Signos vitales
Tabla de contenidos
- 1.¿Cuáles son los signos vitales de una persona?
- 2.Temperatura corporal
- ¿Cómo se mide la temperatura corporal?
- Temperatura corporal alta (fiebre)
- Temperatura corporal baja (hipotermia)
- 3.Pulso (frecuencia cardíaca)
- Valores normales de la frecuencia cardíaca
- Tomar el pulso en la muñeca (pulso radial)
- Tomar el pulso en el cuello (pulso carotídeo)
- Taquicardia y bradicardia
- 4.Ritmo respiratorio (frecuencia respiratoria)
- Valores normales
- Alteraciones de la frecuencia respiratoria
- 5.Presión arterial
- Clasificación de la presión arterial en adultos
- ¿Cómo medir la presión arterial?
- Hipertensión
- Hipotensión
- 6.Saturación de oxígeno
- Valores normales
- 7.Cuándo consultar con un médico
- 8.Referencias
Se conocen como signos vitales a las distintas mediciones que se encargan de la evaluación de las funciones básicas del organismo. Son de gran utilidad a la hora de detectar determinados problemas de salud y monitorizar el estado general de una persona.
Es importante destacar que los signos vitales se pueden medir tanto en un centro médico como en el hogar, o incluso en cualquier momento y lugar durante una emergencia médica. Conocer los valores normales y saber interpretar las desviaciones puede resultar fundamental para detectar precozmente situaciones que requieran atención sanitaria.
¿Cuáles son los signos vitales de una persona?
Los signos vitales principales son cuatro: la temperatura corporal, el pulso (frecuencia cardíaca), el ritmo respiratorio (frecuencia respiratoria) y la presión arterial. Algunos profesionales sanitarios incluyen también la saturación de oxígeno como un quinto signo vital, especialmente desde la pandemia de COVID-19, y el nivel de dolor como sexto.
Estos parámetros proporcionan información esencial sobre el funcionamiento del corazón, los pulmones y la capacidad del organismo para mantener la homeostasis. Su medición es uno de los primeros pasos en cualquier evaluación médica.
Temperatura corporal

La temperatura corporal es uno de los signos vitales que con mayor frecuencia se evalúa tanto en adultos como en niños. Respondiendo a la pregunta de cuál es la temperatura normal del cuerpo humano, lo cierto es que no hay una respuesta exacta ya que depende de una gran selección de factores: tipo de alimentación, género, edad, hora del día, actividad física y lugar de medición. Por lo general, se considera una temperatura corporal normal a aquella que oscila entre los 36,1 °C y los 37,2 °C.
Es importante saber que la temperatura corporal sigue un ritmo circadiano: es más baja por la mañana temprano (alrededor de las 6:00 horas) y alcanza su valor máximo por la tarde (entre las 16:00 y las 18:00 horas), con una variación de hasta 0,5-1 °C.
¿Cómo se mide la temperatura corporal?
Existen distintos métodos para medir la temperatura corporal. Se recomienda realizar la medición en reposo y, preferiblemente, sin haber ingerido bebidas frías o calientes en los 15 minutos previos.
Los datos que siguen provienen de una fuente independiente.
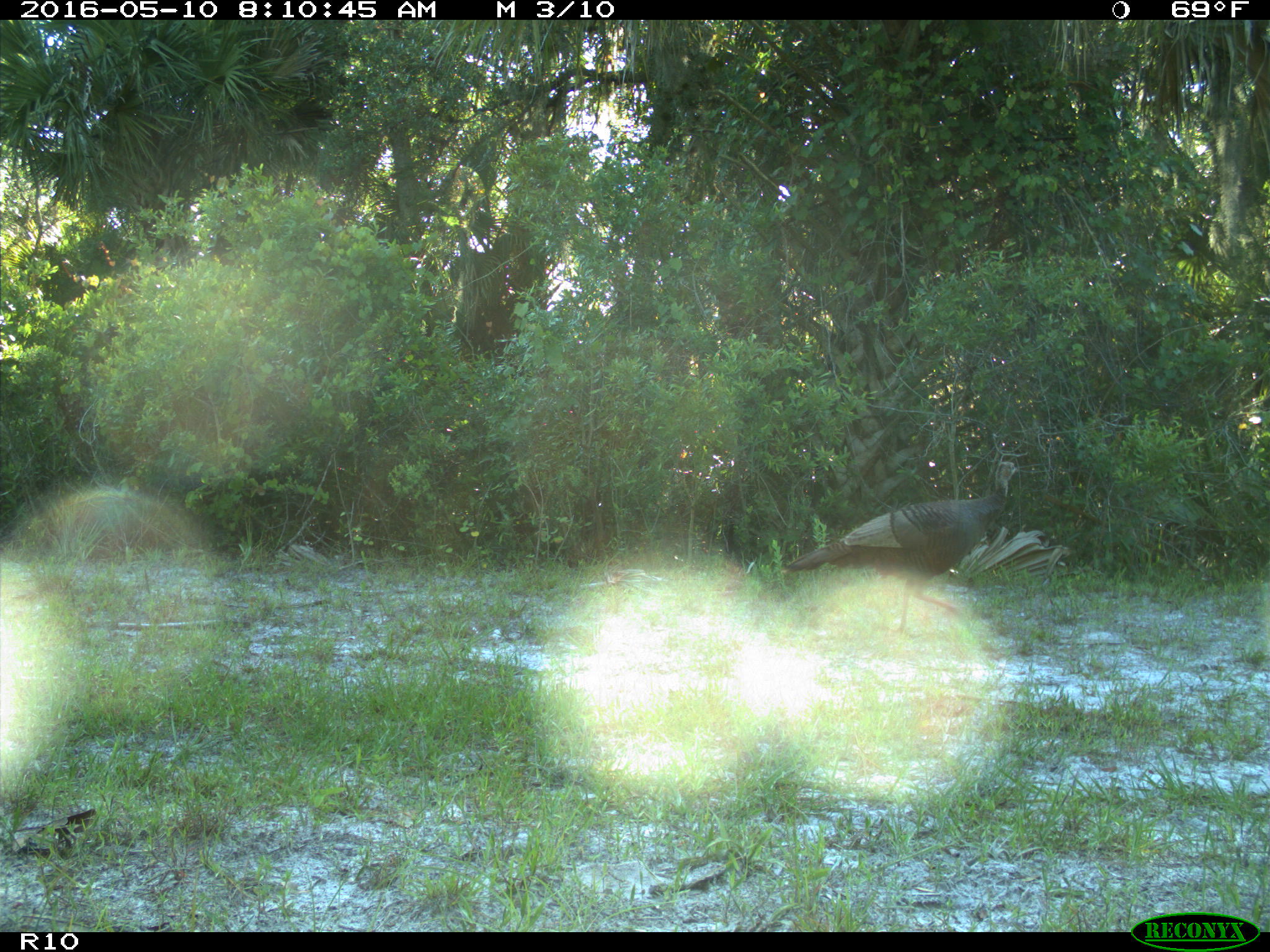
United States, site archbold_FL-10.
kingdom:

- En la boca (oral): el termómetro se coloca debajo de la lengua con la boca cerrada durante al menos 3 minutos. Es un método fiable en adultos y niños mayores de 5 años.
- En el recto (rectal): es el método más preciso y se considera el estándar de referencia, especialmente en lactantes y niños pequeños. La temperatura rectal suele ser 0,5-0,7 °C más alta que la oral.
- En la axila (axilar): es el método más frecuente en España para personas adultas. La temperatura axilar suele ser 0,3-0,6 °C más baja que la oral. Se recomienda mantener el termómetro durante al menos 5 minutos.
- En la oreja (timpánica): se utilizan termómetros de infrarrojos que miden en cuestión de segundos la temperatura del tímpano. Son rápidos y cómodos, pero pueden dar lecturas inexactas si hay cerumen o si no se posiciona bien el sensor.
- En la frente (temporal): una de las vías de medición más cómodas para bebés y niños pequeños, y también en cribados masivos. Basta con situar el termómetro sobre la piel de la frente. Es menos preciso que el rectal.
Temperatura corporal alta (fiebre)
Se considera febrícula cuando la temperatura axilar se encuentra entre 37,2 °C y 37,9 °C, y fiebre cuando supera los 38 °C. Por lo general, la fiebre se acompaña de otros síntomas tales como taquicardia, sudoración, dolor muscular, falta de apetito, escalofríos y malestar general.
En relación a las causas que pueden elevar la temperatura corporal:
- Infección: es la causa más frecuente. Se trata de una reacción del sistema inmune, el cual trata de combatir una sustancia extraña que está atacando el organismo.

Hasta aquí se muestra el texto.